Reveal Cards In Increasing Order

What is this problem about?

The Reveal Cards In Increasing Order interview question gives you an integer array representing a deck of cards. You simulate a reveal process: deal the top card (reveal it), move the next top card to the bottom of the deck, and repeat until all cards are revealed. Given this process, find the initial arrangement of the deck such that the cards are revealed in increasing order.

Why is this asked in interviews?

This problem is asked at Apple, Microsoft, Amazon, Google, and Bloomberg because it requires reverse engineering a simulation — working backwards from the desired output. It tests understanding of queue operations (the reveal-and-requeue process) and simulation-in-reverse thinking. It is an excellent example of how sorting combined with queue simulation can replace complex mathematical derivation.

Algorithmic pattern used

The pattern is simulation in reverse with a queue. Sort the deck in decreasing order. Maintain a queue of indices [0, 1, 2, ..., n-1] (representing positions in the result array). For each card (from largest to smallest): assign the card to the front index of the queue, pop the front, and then move the new front to the back (simulating the reverse of the "move to bottom" step). Fill the result array at each popped index.

Alternatively, simulate forward: use a queue of indices, sort the card values, and assign them in order to the positions produced by the simulation.

Example explanation

Deck: [17, 13, 11, 2, 3, 5, 7]. Sorted ascending: [2, 3, 5, 7, 11, 13, 17].

Queue of indices: [0,1,2,3,4,5,6].

Assign cards in order:

  • Assign 2 to index 0, move index 1 to back. Queue: [2,3,4,5,6,1].
  • Assign 3 to index 2, move index 3 to back. Queue: [4,5,6,1,3].
  • Assign 5 to index 4, move index 5 to back. Queue: [6,1,3,5].
  • Assign 7 to index 6, move index 1 to back. Queue: [3,5,1].
  • Assign 11 to index 3, move index 5 to back. Queue: [1,5].
  • Assign 13 to index 1, move index 5 to back. Queue: [5].
  • Assign 17 to index 5.

Result at indices 0–6: [2,13,3,11,5,17,7].
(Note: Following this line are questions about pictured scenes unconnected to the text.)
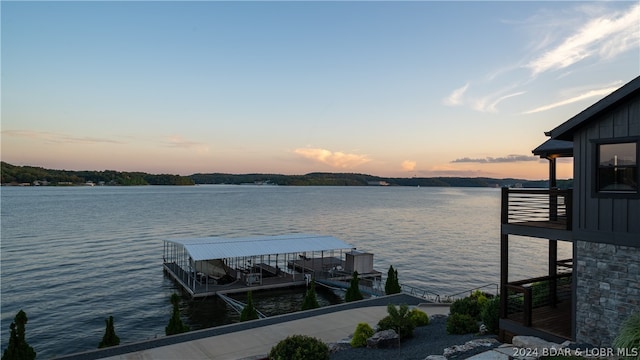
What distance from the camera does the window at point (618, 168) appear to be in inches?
316

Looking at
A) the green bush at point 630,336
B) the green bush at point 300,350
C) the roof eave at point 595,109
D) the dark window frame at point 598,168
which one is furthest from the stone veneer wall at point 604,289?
the green bush at point 300,350

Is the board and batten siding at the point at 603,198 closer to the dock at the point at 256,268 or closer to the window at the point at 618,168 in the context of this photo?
the window at the point at 618,168

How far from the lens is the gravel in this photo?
9875mm

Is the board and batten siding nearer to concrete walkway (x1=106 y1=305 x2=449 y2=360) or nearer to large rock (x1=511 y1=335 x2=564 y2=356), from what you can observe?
large rock (x1=511 y1=335 x2=564 y2=356)

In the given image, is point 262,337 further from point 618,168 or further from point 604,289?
point 618,168

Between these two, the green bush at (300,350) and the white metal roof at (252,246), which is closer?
the green bush at (300,350)

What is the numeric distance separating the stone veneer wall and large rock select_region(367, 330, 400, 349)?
4350mm

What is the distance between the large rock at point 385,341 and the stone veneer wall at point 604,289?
4.35 m

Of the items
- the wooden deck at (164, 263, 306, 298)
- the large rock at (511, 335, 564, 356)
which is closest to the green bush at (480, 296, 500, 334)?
the large rock at (511, 335, 564, 356)

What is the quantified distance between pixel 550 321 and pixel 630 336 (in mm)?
3658

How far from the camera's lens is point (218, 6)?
26562 millimetres

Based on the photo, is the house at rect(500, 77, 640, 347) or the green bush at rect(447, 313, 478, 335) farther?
the green bush at rect(447, 313, 478, 335)

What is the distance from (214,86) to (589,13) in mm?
33347

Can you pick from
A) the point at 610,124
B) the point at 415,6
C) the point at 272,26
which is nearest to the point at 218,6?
the point at 272,26
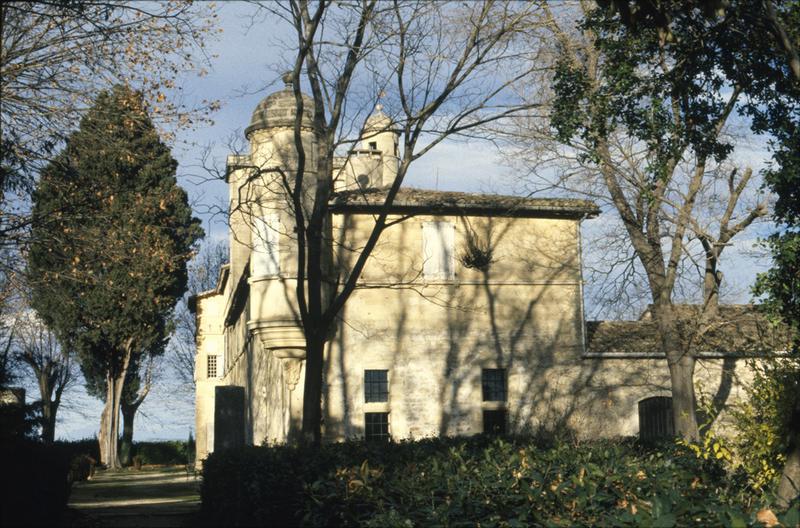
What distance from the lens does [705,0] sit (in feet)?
26.4

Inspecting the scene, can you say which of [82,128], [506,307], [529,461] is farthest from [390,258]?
[529,461]

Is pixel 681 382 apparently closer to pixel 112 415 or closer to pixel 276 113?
pixel 276 113

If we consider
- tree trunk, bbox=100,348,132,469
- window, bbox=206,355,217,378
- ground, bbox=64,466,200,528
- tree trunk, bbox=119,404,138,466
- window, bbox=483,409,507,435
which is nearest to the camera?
ground, bbox=64,466,200,528

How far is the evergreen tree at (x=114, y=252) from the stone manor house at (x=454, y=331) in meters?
3.33

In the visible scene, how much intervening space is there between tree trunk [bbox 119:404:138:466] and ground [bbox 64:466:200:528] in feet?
36.3

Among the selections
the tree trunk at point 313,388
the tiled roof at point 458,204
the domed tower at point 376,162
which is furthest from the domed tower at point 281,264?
the tree trunk at point 313,388

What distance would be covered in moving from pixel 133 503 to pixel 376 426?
6.32 metres

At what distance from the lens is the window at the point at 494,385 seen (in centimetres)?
2592

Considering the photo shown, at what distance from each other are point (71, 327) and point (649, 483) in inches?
1319

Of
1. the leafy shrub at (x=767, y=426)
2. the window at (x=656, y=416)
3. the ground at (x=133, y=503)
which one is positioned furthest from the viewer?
the window at (x=656, y=416)

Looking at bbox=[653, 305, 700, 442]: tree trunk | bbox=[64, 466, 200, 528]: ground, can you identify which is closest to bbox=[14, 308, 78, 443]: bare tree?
bbox=[64, 466, 200, 528]: ground

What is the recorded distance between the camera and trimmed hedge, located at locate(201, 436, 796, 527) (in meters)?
6.45

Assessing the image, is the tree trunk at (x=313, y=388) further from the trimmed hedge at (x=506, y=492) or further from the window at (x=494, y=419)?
the window at (x=494, y=419)

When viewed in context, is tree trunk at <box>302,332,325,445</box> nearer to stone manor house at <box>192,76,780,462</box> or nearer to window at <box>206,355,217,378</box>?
stone manor house at <box>192,76,780,462</box>
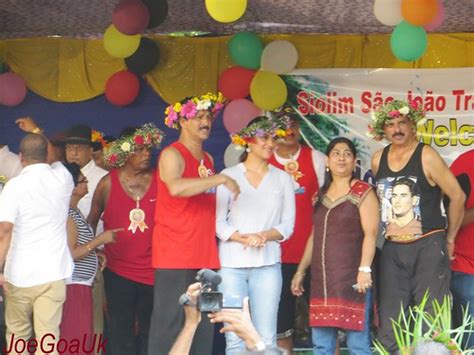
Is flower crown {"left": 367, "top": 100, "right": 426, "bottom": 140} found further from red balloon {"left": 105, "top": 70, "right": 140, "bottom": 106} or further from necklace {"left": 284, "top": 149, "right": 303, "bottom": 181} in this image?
red balloon {"left": 105, "top": 70, "right": 140, "bottom": 106}

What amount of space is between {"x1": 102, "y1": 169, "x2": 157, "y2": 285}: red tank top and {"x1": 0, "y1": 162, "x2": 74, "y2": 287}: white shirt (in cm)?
84

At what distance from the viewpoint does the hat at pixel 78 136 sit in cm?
694

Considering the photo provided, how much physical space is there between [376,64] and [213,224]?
2.43 m

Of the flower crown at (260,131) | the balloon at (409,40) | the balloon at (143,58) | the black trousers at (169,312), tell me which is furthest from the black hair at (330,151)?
the balloon at (143,58)

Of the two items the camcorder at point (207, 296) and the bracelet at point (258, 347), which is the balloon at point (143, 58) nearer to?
the camcorder at point (207, 296)

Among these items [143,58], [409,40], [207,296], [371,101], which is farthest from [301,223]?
[207,296]

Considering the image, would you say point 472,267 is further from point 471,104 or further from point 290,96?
point 290,96

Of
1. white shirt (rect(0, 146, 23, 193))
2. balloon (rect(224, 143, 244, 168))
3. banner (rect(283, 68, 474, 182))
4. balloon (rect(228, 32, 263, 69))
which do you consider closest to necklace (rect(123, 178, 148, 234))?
white shirt (rect(0, 146, 23, 193))

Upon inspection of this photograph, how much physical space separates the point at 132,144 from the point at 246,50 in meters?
1.43

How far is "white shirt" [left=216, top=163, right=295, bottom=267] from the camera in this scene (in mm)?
5691

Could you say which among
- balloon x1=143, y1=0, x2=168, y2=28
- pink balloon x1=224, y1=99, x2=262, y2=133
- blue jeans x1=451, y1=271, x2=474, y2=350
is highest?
balloon x1=143, y1=0, x2=168, y2=28

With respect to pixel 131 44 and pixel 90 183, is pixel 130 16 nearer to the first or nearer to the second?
pixel 131 44

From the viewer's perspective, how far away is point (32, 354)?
568cm

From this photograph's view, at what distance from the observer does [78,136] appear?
22.9 ft
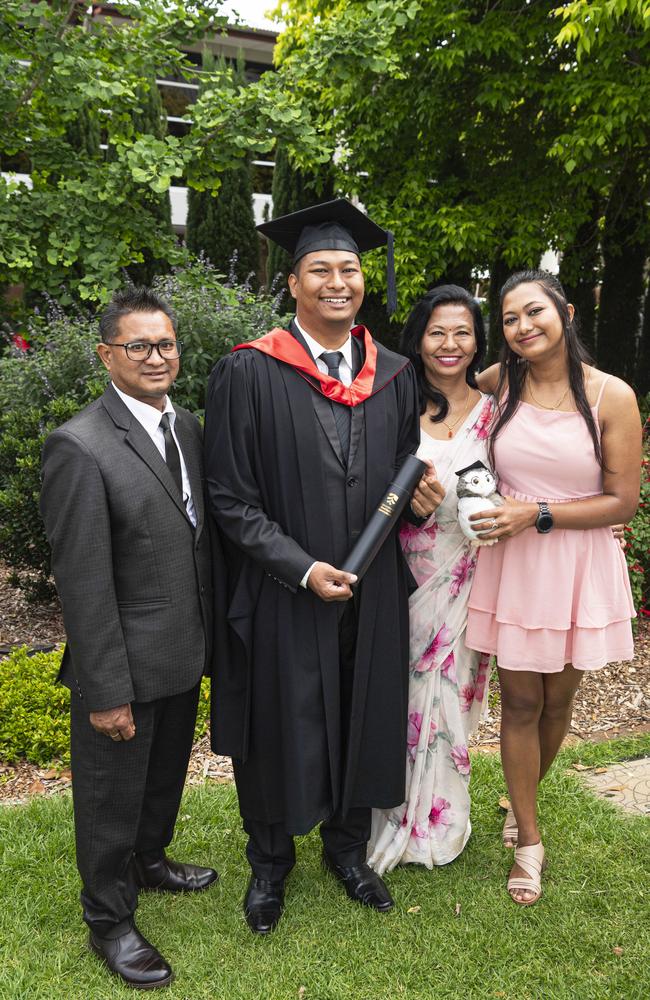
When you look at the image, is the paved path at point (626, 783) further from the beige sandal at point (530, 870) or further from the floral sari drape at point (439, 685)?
the floral sari drape at point (439, 685)

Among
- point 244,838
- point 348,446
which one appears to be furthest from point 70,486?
point 244,838

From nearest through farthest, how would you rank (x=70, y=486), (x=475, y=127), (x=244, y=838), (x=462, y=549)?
(x=70, y=486)
(x=462, y=549)
(x=244, y=838)
(x=475, y=127)

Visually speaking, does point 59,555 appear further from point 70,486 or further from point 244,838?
point 244,838

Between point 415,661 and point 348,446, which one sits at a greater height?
point 348,446

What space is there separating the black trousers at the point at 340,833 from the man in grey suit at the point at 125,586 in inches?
17.9

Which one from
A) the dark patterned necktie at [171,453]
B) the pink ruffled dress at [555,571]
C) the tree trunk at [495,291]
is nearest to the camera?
the dark patterned necktie at [171,453]

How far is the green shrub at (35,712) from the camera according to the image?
12.8ft

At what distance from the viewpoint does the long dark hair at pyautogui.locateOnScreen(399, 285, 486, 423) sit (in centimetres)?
295

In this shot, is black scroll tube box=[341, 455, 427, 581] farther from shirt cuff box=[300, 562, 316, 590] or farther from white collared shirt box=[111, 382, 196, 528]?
white collared shirt box=[111, 382, 196, 528]

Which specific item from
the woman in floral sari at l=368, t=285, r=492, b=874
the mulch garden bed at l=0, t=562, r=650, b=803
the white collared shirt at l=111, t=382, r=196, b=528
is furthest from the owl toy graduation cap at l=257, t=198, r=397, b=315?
the mulch garden bed at l=0, t=562, r=650, b=803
Common mistakes candidates make

  • Simulating forward without using a queue of indices, directly placing cards and getting confused.
  • Not sorting the input first — the reveal order is increasing, so sort the values ascending.
  • Confusing the "move to bottom" step — only ONE card is moved per reveal cycle.
  • Not using a deque for O(1) front-pop operations.

Interview preparation tip

For the Reveal Cards In Increasing Order coding problem, the array, sorting, queue, and simulation interview pattern is the approach. Use Python's collections.deque for efficient front-pop operations. Interviewers at Apple and Google appreciate when you explain the simulation clearly — "sort values, simulate the index queue" — before coding. Practice tracing through a 4-card example manually to solidify the queue mechanics.